Les parlementaires belges parvinrent à découvrir que l’armée clandestine de l’OTAN était toujours active. Ils apprirent que l’ACC, composé des généraux commandant les armées stay-behind de nombreux pays d’Europe occidentale, s’était réuni dans le plus grand secret à son quartier général bruxellois, les 23 et 24 octobre 1990. Ce conseil s’était tenu sous la présidence du général Raymond Van Calster, chef du Service général de Renseignement (SGR), les services secrets militaires belges. Van Calster entra dans une colère noire lorsque des journalistes parvinrent à remonter jusqu’à lui et le harcelèrent au téléphone. Il mentit une première fois à la presse en niant catégoriquement, le 9 novembre, avoir présidé la réunion internationale de l’ACC et en prétendant que Gladio était une affaire strictement italienne. Plus tard, il admit qu’un réseau secret avait effectivement été bâti en Belgique après la Seconde Guerre mondiale « afin de récolter des renseignements dans l’hypothèse d’une invasion soviétique » [12]. Tout en démentant énergiquement tout « lien direct avec l’OTAN », il refusa d’entrer dans les détails, mais affirma solennellement : « Nous n’avons rien à cacher » [13].
En France, le gouvernement du Président socialiste François Mitterrand tenta de minimiser l’affaire en faisant annoncer par un représentant quasi-inconnu que l’armée secrète « était dissoute de longue date [dans notre pays] » [14]. En outre, le général Constantin Melnik, chef des services secrets français entre 1959 et 1962, répandit dans le plus grand quotidien du pays la rumeur selon laquelle le Gladio français avait « probablement été démantelé sitôt après la mort de Staline en 1953 et ne devait plus exister sous la présidence de de Gaulle [c’est-à-dire après 1958] » [15]. La presse française se rangea derrière le gouvernement, alors en pleins préparatifs pour la guerre du Golfe, et se garda de poser des questions trop délicates, c’est ainsi qu’une « affaire qui faisait la une de tous les quotidiens d’Europe n’eut droit qu’à un entrefilet dans les journaux parisiens » [16].

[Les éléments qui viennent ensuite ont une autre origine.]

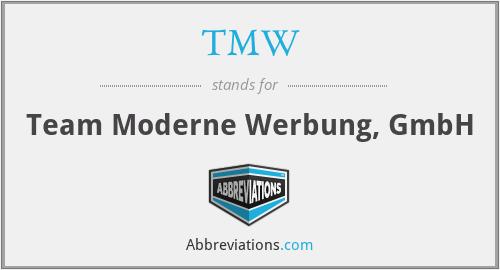 TMW - Team Moderne Werbung, GmbH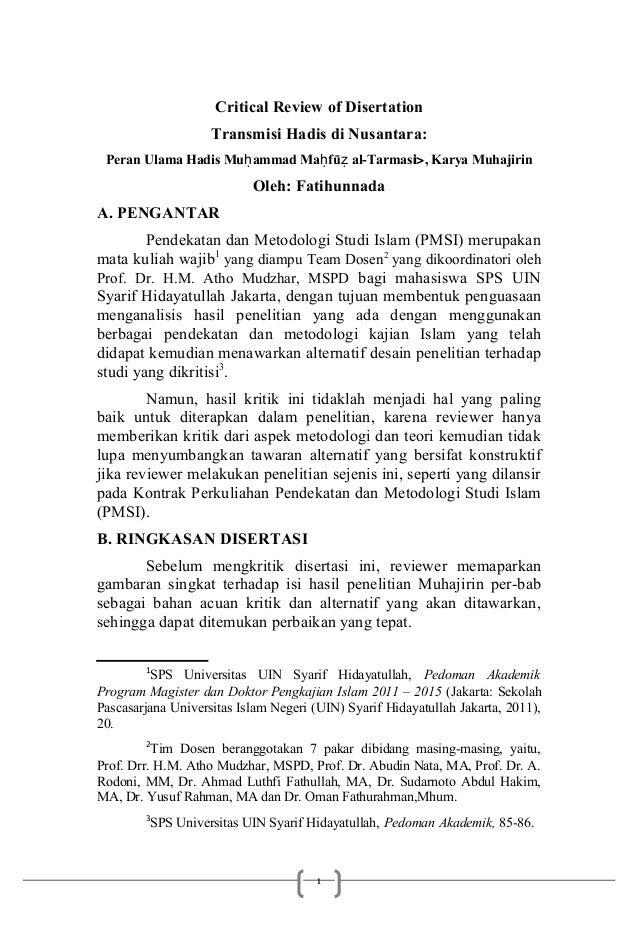 Critical Review of Disertation                    Transmisi Hadis di Nusantara: Peran Ulama Hadis Muḥ ammad Maḥ fūẓ al-Tar...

Le Premier ministre italien Andreotti démonta implacablement le mensonge français en déclarant avec amusement le 10 novembre 1990 que la France avait également participé à la toute dernière réunion du commandement de Gladio, l’ACC, en Belgique le 23 octobre 1990. Suite à cela, le ministre de la Défense Jean-Pierre Chevènement, quelque peu embarrassé, tenta de limiter les dégâts en arguant que l’armée secrète française était demeurée totalement passive : « D’après les informations dont je dispose, elle n’a jamais eu d’autre fonction que de rester en sommeil et d’assurer un rôle de liaison ». Répondant à un journaliste de radio qui lui demandait si la France connaîtrait la même tourmente politique que l’Italie ou la Belgique, le ministre se livra à quelques spéculations sur les activités terroristes ou autres de l’armée secrète avant de répondre calmement : « Je ne pense pas ». [17] La presse remarqua que le gouvernement faisait tout son possible pour éviter que la population voie en Gladio une « abomination nationale » [18].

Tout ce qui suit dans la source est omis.